Один из поэтов фронтового поколения Сергей Наровчатов через четверть века после победы, вспоминая войну, написал стихотворение (кажется, оно у него было одним из последних). Оно о солдатской судьбе. Он вспоминает последние бои, себя и однополчан, какими были тогда. Все обыденно: пасмурный рассвет, льет дождь, насквозь промокшая пехота ждет начала очередной атаки, которая неизвестно чем для кого кончится, в каком-то ничем не примечательном месте. Осточертела война, осточертело тянуть трудную солдатскую лямку, осточертели однообразные безрадостные будни передовой. Скорее бы со всем этим покончить, и…

Тогда — то главное случится!..

И мне, мальчишке, невдомек,

Что ничего не приключится.

Чего б я лучше делать смог.

Что ни главнее, ни важнее

Я не увижу в сотню лет,

Чем эта мокрая траншея,

Чем этот серенький рассвет.

Стихотворение так и называется — «О главном». С годами становилось все яснее: то было время самого трудного в жизни испытания и, что бы ни было сделано потом после войны, чего бы ты ни достиг, главнее и важнее тех четырех лет не было.

Ржевская проза Кондратьева, в которой так беспощадно нарисован жуткий лик, вернее, оскал войны — грязь, вши, голодуха, трупы, — проникнута верой в свободу и справедливость, во имя которых шли на смерть, в торжество человечности. И эта вера, этот свет не позднего, ностальгического происхождения, они оттуда — из тех тяжких лет, которые не зря называют и свинцовыми, и пороховыми, и кровавыми. Так было и для тех, кто прошел тот ад, годы на фронте остались самыми главными в жизни, самым трудным из всех выпавших на их долю и выдержанных ими испытаний, их звездным часом.
###
_ЗАДАНИЕ_:
Дословно перепишите отрывок из текста о фронтовом поколении, начиная со слов «Чем эта мокрая» и заканчивая словами «лет не было.».

_Записи вопросов на пространственное мышление_:
###
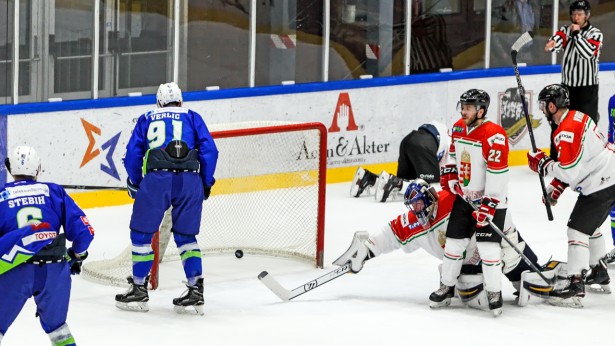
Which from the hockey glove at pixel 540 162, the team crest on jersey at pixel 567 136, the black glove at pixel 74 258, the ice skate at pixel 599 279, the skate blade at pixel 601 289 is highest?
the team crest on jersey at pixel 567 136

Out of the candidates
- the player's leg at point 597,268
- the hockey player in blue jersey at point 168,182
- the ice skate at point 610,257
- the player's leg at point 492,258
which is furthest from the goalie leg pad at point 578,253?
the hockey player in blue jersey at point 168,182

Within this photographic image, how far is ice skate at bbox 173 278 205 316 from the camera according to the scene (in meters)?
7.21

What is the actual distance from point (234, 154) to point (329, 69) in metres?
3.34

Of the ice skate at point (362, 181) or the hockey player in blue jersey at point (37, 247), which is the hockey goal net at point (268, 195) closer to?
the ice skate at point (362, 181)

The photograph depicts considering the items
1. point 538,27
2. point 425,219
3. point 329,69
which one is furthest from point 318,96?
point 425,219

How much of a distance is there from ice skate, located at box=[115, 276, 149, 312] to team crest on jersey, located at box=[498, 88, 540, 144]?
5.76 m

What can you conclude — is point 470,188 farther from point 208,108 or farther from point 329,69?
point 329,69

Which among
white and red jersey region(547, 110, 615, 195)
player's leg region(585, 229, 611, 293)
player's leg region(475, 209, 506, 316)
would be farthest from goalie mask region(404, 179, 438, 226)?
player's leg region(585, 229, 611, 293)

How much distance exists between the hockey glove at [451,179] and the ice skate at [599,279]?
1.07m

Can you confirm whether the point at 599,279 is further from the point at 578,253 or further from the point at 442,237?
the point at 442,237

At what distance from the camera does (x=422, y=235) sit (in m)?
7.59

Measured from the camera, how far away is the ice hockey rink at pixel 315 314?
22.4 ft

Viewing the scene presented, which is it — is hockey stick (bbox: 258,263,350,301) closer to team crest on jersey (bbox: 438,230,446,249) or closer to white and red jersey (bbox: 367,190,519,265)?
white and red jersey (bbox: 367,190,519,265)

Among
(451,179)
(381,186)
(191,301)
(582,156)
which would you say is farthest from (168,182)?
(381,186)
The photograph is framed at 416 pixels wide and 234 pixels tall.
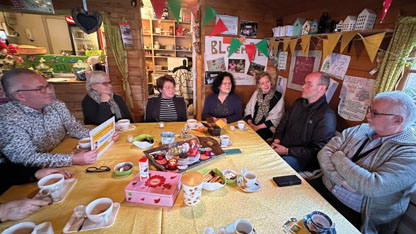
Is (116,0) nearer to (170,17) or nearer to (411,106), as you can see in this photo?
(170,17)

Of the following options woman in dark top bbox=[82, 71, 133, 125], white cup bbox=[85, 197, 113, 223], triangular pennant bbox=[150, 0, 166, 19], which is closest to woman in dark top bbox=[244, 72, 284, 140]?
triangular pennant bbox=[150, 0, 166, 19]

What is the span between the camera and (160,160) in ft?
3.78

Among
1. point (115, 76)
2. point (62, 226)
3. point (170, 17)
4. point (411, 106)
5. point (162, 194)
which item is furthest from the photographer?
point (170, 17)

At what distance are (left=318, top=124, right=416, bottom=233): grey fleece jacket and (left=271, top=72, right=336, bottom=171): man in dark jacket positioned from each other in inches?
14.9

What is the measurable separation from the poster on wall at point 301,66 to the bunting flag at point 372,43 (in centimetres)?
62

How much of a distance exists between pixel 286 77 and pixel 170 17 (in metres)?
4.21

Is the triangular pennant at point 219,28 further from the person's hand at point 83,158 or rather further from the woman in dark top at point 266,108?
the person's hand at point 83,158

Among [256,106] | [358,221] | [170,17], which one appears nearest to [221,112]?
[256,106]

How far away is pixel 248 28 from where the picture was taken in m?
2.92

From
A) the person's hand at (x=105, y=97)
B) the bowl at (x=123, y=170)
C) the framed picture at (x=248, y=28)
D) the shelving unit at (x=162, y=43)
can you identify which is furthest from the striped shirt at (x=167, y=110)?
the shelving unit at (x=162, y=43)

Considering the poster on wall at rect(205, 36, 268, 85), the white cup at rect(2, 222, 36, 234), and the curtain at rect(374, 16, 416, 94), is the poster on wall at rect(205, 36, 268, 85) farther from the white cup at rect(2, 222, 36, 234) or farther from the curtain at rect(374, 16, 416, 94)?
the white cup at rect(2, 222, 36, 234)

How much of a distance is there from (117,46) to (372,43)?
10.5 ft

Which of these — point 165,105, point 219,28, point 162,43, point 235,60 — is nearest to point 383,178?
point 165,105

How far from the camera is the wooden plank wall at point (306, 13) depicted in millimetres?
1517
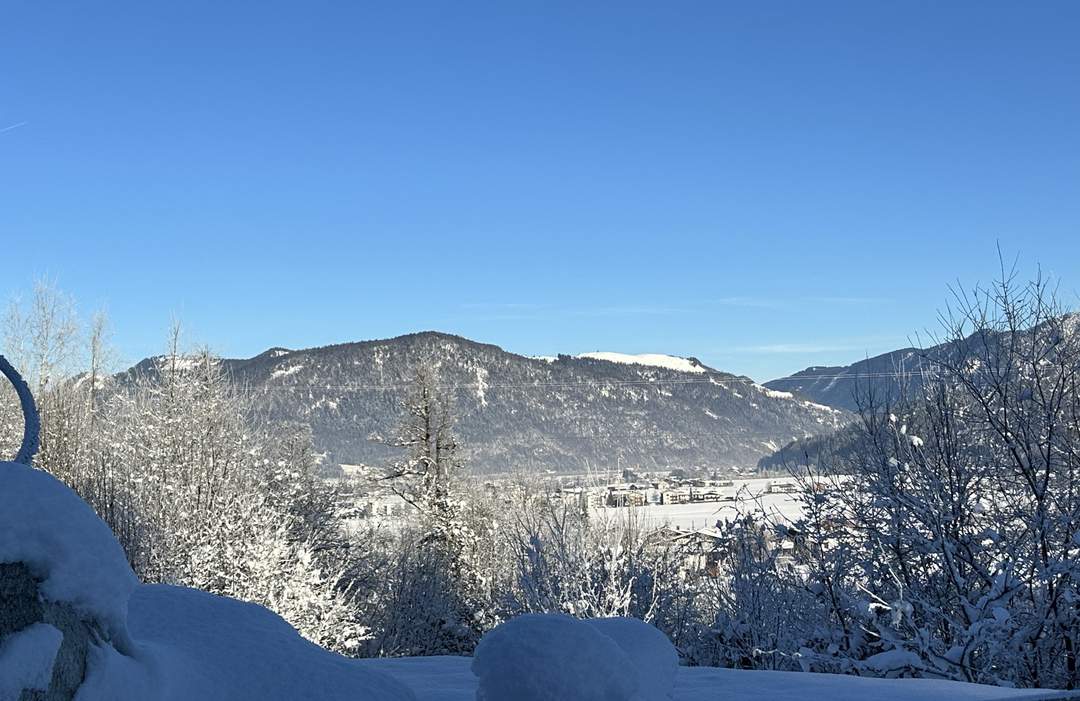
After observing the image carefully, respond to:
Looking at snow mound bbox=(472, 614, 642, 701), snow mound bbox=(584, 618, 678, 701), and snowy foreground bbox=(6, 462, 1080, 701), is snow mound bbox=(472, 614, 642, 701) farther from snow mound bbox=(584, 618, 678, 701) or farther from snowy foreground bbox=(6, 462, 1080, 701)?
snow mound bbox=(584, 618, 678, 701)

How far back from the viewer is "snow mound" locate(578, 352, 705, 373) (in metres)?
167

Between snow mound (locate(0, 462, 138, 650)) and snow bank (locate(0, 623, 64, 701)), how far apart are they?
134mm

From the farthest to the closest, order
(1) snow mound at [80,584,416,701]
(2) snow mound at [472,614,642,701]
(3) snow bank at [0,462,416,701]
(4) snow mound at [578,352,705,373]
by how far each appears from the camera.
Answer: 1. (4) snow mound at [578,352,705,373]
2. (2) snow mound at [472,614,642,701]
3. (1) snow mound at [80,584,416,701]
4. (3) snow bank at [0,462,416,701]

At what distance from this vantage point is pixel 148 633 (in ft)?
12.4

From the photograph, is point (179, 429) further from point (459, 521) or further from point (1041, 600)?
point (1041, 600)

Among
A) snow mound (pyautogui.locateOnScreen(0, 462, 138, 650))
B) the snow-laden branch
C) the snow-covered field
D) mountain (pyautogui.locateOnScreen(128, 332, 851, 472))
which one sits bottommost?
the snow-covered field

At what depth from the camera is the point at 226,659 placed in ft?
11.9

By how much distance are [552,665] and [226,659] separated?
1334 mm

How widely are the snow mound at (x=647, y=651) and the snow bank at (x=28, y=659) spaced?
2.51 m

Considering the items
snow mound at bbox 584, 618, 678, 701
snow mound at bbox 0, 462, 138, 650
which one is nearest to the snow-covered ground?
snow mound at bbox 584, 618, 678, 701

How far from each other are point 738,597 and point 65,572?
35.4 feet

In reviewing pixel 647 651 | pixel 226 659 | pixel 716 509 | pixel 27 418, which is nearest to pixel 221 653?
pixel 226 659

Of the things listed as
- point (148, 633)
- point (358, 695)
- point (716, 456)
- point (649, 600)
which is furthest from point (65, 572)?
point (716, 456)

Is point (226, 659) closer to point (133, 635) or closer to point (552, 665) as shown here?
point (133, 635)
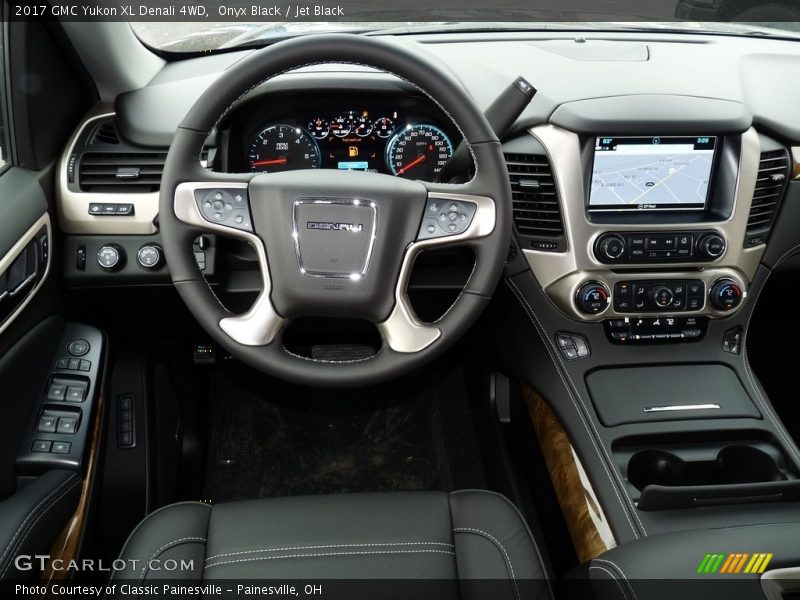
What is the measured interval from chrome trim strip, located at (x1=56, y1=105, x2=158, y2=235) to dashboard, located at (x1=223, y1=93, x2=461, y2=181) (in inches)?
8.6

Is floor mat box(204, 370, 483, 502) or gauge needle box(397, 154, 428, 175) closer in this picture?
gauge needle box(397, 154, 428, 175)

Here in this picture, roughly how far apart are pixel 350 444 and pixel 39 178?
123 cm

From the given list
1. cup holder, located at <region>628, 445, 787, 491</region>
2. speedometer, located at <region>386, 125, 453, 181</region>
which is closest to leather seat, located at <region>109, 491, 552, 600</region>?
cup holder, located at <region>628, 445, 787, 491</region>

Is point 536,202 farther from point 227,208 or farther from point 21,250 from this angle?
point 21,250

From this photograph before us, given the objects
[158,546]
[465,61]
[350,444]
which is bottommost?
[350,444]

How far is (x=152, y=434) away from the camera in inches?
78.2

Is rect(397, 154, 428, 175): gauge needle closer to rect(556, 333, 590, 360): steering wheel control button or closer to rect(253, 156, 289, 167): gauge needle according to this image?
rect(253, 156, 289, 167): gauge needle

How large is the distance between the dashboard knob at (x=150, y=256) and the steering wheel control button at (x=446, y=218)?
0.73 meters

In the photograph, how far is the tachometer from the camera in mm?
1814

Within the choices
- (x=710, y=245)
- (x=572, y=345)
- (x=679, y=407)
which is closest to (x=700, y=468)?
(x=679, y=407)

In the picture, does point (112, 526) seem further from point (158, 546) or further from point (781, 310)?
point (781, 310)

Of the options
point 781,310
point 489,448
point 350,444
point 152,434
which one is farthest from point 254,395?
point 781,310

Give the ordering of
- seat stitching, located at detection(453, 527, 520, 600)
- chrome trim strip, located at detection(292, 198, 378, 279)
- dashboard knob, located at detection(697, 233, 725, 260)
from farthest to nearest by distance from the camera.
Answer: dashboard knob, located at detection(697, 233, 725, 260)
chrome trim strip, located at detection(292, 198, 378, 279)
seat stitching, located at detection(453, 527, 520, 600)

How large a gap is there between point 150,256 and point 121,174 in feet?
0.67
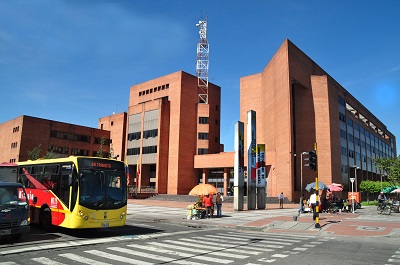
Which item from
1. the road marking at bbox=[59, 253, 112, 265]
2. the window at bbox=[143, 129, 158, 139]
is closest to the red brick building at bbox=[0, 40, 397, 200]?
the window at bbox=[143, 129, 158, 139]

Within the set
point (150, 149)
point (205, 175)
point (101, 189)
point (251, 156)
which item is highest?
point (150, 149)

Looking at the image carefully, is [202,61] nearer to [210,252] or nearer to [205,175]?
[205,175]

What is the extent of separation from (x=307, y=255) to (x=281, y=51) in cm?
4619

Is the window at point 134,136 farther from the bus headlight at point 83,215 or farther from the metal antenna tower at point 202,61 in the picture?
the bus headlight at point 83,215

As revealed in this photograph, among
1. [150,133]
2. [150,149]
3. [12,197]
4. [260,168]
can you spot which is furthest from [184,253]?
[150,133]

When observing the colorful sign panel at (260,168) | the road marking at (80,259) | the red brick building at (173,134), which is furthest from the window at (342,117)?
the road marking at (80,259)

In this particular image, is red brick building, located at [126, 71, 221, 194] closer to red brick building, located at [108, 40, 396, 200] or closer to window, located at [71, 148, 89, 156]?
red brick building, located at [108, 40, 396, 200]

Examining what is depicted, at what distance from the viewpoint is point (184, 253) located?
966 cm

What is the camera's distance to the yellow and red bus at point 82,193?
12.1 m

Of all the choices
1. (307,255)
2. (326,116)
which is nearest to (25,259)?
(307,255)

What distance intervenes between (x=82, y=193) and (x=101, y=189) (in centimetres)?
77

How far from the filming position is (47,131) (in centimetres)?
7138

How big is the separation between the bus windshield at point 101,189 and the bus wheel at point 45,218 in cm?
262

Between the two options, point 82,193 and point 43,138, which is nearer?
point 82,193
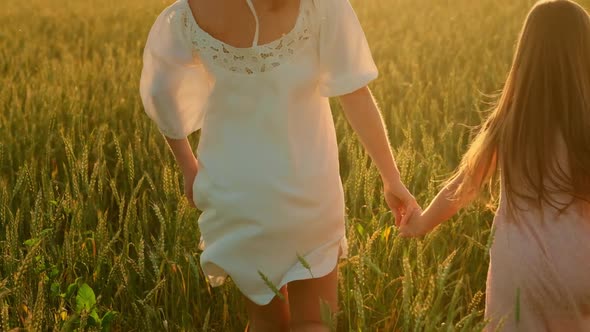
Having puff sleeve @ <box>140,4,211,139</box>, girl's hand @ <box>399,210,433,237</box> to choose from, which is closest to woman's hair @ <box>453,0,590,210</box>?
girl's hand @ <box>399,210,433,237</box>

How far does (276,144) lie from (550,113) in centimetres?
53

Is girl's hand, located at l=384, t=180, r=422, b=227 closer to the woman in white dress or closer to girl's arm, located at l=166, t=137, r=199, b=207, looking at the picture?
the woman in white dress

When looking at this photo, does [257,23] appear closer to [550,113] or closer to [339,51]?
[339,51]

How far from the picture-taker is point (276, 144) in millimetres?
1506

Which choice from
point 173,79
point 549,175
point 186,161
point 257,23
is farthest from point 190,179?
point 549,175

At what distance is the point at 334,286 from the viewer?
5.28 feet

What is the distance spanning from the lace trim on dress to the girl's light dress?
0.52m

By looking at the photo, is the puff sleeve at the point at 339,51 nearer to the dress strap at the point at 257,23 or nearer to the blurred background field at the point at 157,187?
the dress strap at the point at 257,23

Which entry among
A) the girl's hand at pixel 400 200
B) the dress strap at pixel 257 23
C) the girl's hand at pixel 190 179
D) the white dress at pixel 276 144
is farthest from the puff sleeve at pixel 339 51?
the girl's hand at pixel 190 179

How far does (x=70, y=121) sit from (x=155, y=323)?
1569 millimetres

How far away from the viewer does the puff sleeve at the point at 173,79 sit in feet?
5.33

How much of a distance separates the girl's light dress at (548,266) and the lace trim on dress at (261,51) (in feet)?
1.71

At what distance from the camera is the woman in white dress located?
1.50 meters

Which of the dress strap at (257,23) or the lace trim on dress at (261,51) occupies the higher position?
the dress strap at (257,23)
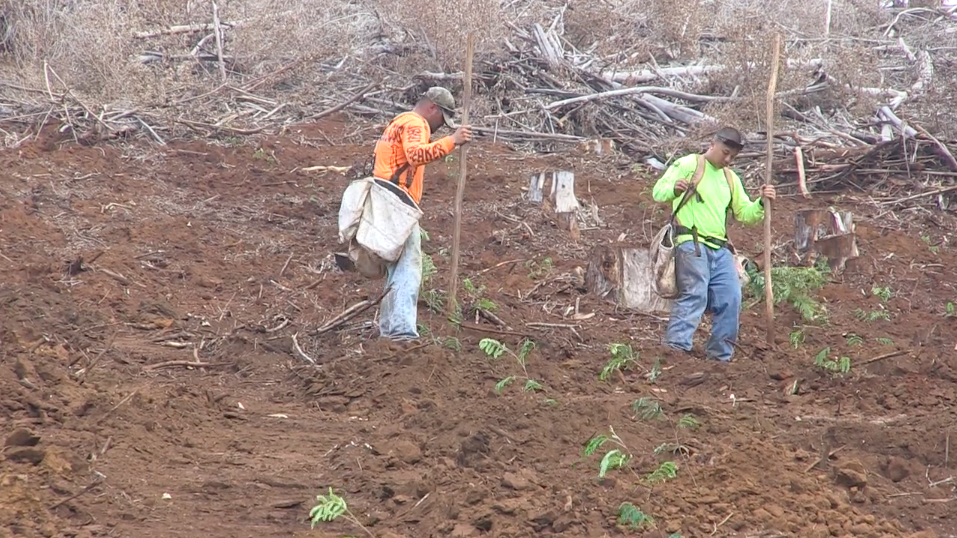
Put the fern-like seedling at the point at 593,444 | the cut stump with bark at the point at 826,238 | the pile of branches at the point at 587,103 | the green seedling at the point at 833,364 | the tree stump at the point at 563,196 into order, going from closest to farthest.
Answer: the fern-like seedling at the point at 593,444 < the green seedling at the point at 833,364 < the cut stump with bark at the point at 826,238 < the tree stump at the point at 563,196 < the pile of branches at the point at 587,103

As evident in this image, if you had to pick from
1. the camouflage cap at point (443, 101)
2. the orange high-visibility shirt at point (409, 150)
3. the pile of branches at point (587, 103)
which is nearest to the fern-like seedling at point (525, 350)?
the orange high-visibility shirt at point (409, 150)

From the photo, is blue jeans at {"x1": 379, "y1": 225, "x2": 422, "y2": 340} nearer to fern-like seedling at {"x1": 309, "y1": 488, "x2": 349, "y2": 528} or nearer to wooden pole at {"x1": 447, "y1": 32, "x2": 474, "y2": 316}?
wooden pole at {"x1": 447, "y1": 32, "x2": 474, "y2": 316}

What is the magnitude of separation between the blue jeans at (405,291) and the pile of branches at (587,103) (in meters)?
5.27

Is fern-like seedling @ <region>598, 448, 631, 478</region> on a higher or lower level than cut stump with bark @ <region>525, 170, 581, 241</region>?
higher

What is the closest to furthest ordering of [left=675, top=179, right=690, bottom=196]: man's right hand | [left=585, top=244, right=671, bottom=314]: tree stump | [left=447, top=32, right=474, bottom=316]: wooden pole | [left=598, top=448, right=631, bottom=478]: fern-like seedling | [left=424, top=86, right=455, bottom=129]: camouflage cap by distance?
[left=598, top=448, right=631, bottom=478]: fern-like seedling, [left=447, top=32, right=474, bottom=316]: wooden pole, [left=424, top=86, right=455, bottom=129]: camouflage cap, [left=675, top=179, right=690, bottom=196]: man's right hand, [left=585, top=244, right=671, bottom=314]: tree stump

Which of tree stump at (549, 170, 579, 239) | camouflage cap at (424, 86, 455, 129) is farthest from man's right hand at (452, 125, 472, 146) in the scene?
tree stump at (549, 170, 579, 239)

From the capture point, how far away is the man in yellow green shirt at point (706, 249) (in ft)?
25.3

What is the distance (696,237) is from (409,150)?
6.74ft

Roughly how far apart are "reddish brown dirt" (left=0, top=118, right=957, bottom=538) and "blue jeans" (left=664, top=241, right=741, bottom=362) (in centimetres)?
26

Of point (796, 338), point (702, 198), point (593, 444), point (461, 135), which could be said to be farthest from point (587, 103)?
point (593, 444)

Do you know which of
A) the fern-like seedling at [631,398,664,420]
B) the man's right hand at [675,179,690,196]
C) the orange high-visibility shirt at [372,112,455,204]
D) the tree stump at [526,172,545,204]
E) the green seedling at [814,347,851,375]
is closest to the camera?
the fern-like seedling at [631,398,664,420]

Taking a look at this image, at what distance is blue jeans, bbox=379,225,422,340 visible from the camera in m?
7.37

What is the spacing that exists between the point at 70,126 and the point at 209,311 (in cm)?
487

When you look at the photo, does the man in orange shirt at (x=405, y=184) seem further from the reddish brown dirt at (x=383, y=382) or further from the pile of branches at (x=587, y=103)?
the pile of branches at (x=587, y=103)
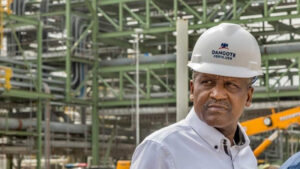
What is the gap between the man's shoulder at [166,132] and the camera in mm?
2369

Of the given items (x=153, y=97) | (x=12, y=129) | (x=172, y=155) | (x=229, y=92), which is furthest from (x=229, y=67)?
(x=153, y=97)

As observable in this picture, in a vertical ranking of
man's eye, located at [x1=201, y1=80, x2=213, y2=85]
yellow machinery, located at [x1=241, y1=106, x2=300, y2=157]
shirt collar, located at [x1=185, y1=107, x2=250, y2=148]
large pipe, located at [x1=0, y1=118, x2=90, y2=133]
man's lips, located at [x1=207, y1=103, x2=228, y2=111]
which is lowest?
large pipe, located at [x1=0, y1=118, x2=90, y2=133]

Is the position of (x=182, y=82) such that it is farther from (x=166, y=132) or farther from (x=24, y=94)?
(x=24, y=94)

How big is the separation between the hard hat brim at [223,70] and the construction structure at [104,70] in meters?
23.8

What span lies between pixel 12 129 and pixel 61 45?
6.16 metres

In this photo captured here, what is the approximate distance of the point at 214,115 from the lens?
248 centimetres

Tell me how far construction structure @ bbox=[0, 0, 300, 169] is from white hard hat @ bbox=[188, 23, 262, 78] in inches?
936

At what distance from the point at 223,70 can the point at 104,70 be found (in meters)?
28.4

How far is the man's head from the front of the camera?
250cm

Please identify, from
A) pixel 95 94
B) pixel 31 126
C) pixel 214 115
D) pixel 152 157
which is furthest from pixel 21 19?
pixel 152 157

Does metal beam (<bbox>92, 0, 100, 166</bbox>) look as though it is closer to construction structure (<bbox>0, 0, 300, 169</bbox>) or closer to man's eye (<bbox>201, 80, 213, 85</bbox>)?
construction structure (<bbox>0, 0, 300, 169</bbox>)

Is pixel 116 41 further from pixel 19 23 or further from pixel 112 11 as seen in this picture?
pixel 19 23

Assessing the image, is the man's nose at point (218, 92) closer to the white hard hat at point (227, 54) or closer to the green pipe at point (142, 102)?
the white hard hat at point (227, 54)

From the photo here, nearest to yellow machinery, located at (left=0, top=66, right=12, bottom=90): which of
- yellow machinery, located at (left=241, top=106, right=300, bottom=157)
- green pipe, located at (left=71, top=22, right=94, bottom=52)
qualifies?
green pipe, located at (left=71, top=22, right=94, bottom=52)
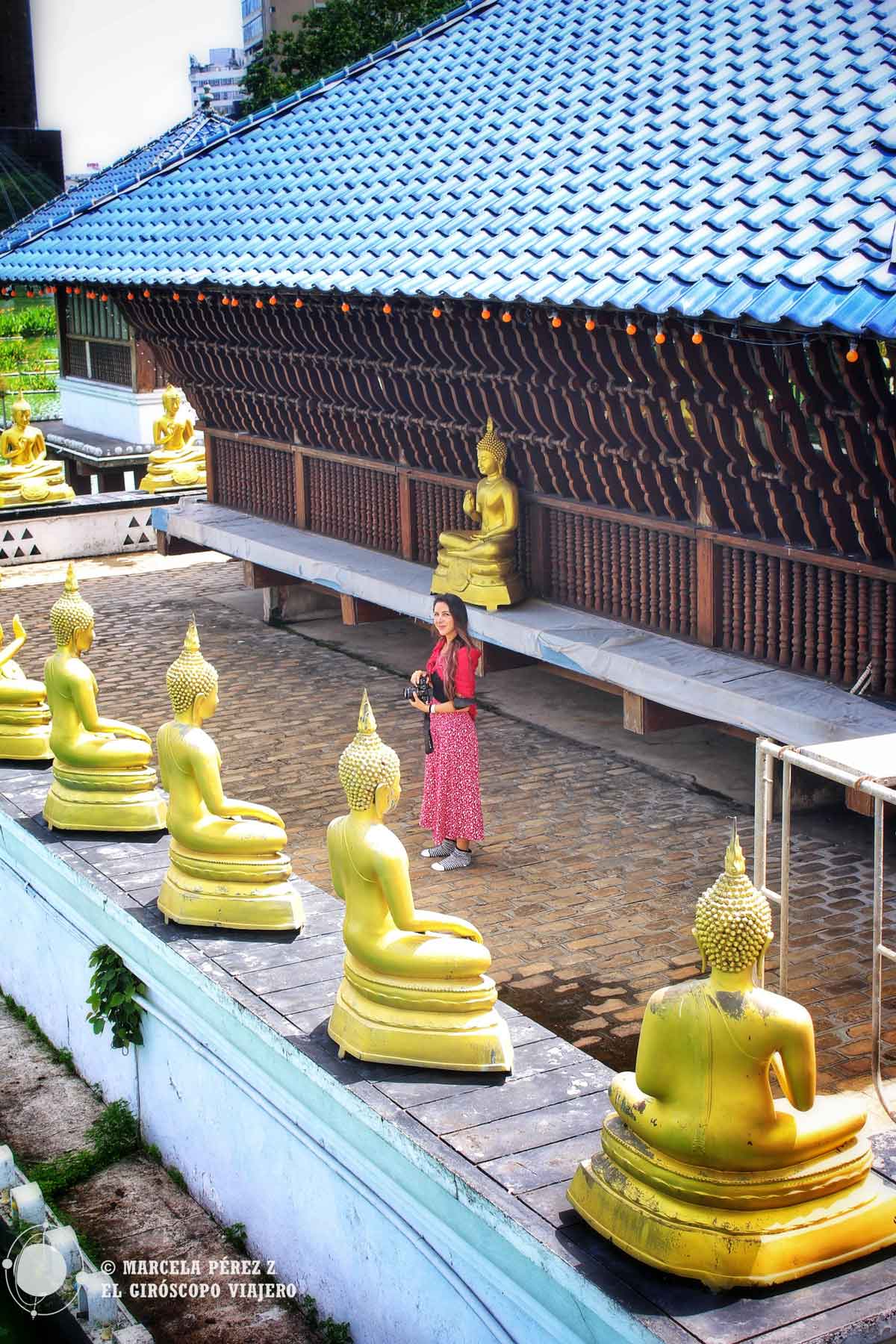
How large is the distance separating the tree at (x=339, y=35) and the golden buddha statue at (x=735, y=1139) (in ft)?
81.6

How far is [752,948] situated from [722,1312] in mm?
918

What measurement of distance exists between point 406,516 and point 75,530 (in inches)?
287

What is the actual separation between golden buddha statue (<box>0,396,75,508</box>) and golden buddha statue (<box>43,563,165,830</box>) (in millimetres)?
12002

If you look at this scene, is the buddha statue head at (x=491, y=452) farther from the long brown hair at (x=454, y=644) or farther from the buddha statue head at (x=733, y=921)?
###
_РЕЗУЛЬТАТ ВЫПОЛНЕНИЯ_:
Чем эта мокрая траншея,

Чем этот серенький рассвет.

Стихотворение так и называется — «О главном». С годами становилось все яснее: то было время самого трудного в жизни испытания и, что бы ни было сделано потом после войны, чего бы ты ни достиг, главнее и важнее тех четырех лет не было.